Activity: With pictures left out, retype the lines from the start of the records through the one that contains "One More Day".

Start of Provided material

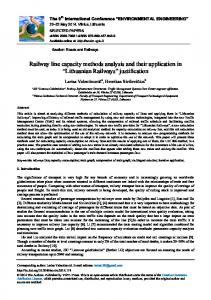 Railway line capacity methods analysis and their application in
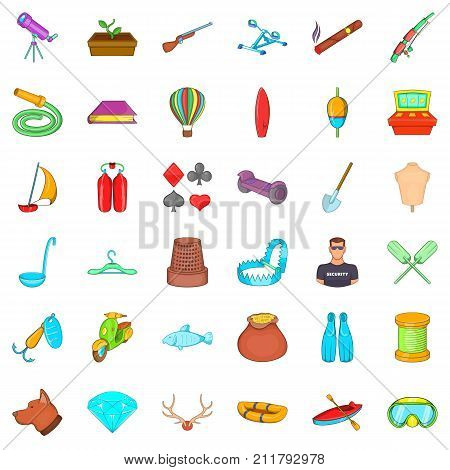 Floating icons set. Cartoon style of 36 floating vector icons for web isolated on white background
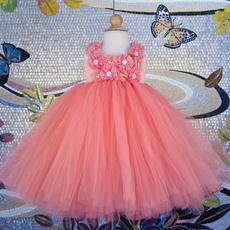 Beautiful, girls dress, kidspeachdres, Dress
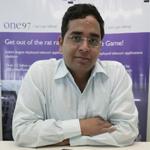 One97 Communications' Vijay Shekhar Sharma On Mobile Internet Growth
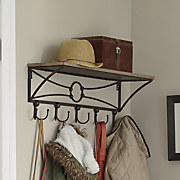 rustic shelf with double hooks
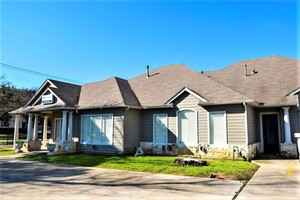 708 N. Fielder Road, Arlington, TX, 76012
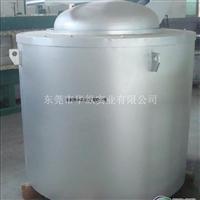 省电熔铝炉  工业熔铝炉 铝熔炉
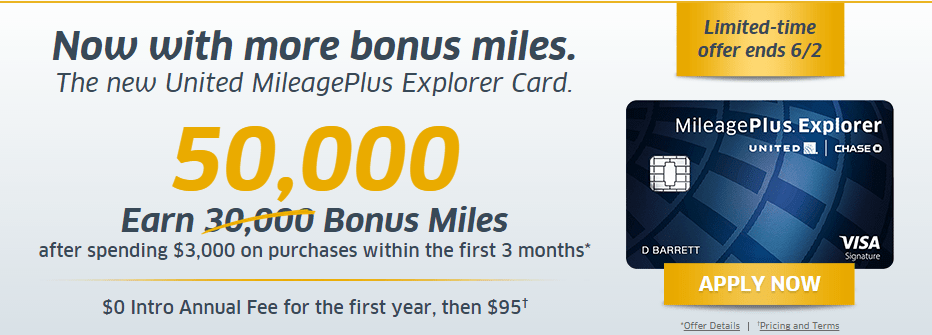 One More Day for United MileagePlus 55,000 Point Bonus!
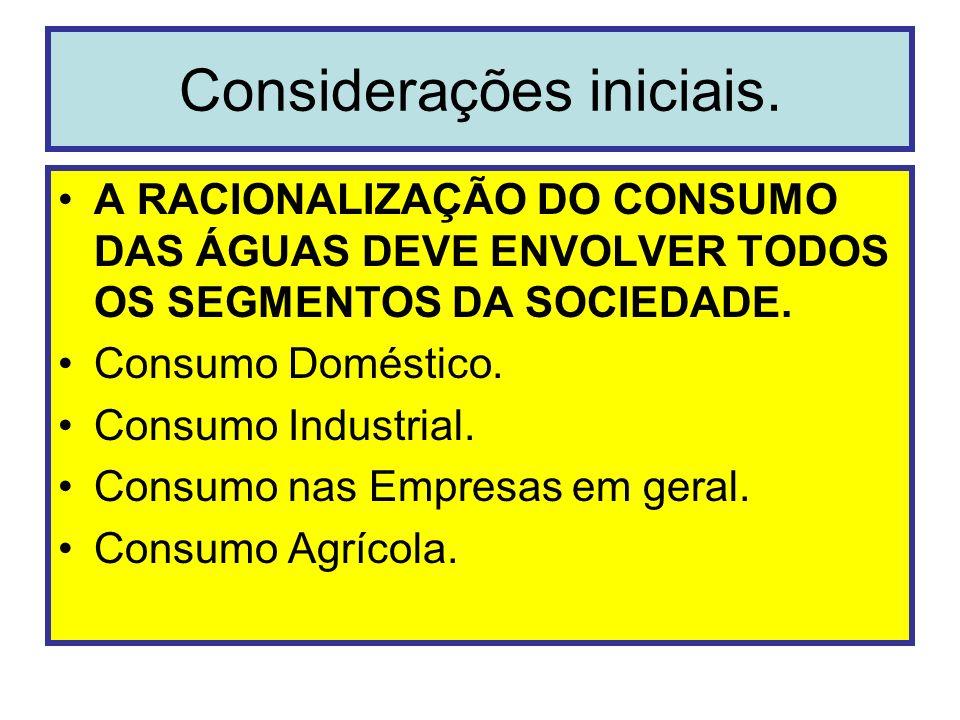 Considerações iniciais. A RACIONALIZAÇÃO DO CONSUMO DAS ÁGUAS DEVE ENVOLVER TODOS OS SEGMENTOS DA SOCIEDADE. Consumo Doméstico. Consumo Industrial. Co
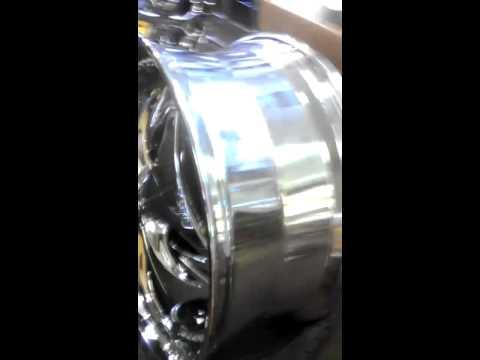 RollaRound customs wheels in tires greenville sc D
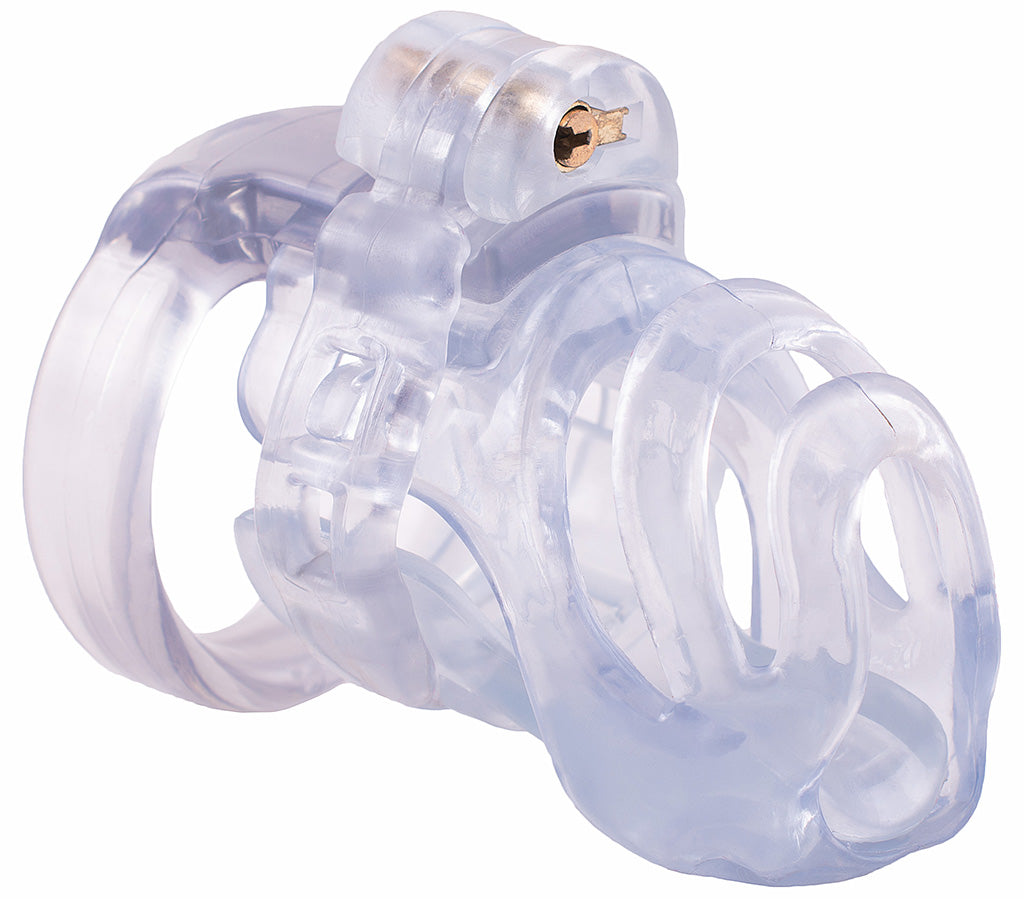 Small clear PC1 male chastity device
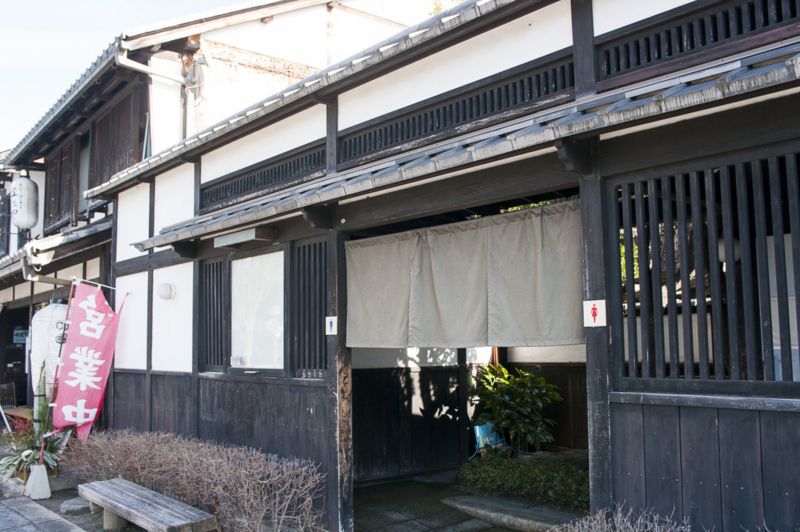 f:id:amano_shintaro:20170216204419j:plain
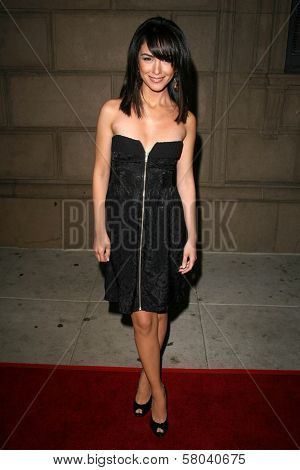 Nazanin Boniadi  at the Summer Stars Party hosted by InTouch Weekly and ISH. Social Hollywood, Hollywood, CA. 05-22-08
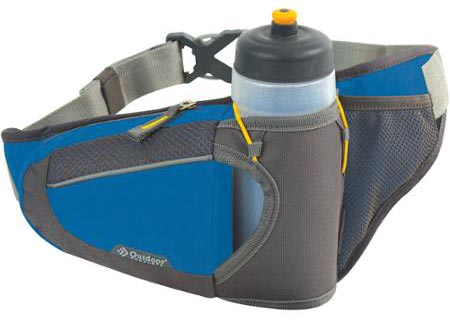 Outdoor Products™ Interval Waist Pack|10480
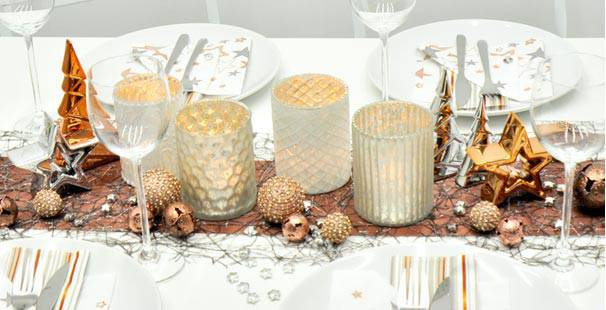 Tischdekoration In Grau Silber Kupfer Kaufen Tischdeko Shop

End of Provided material

Answer for this exercise:
 Railway line capacity methods analysis and their application in
 Floating icons set. Cartoon style of 36 floating vector icons for web isolated on white background
 Beautiful, girls dress, kidspeachdres, Dress
 One97 Communications' Vijay Shekhar Sharma On Mobile Internet Growth
 rustic shelf with double hooks
 708 N. Fielder Road, Arlington, TX, 76012
 省电熔铝炉  工业熔铝炉 铝熔炉
 One More Day for United MileagePlus 55,000 Point Bonus!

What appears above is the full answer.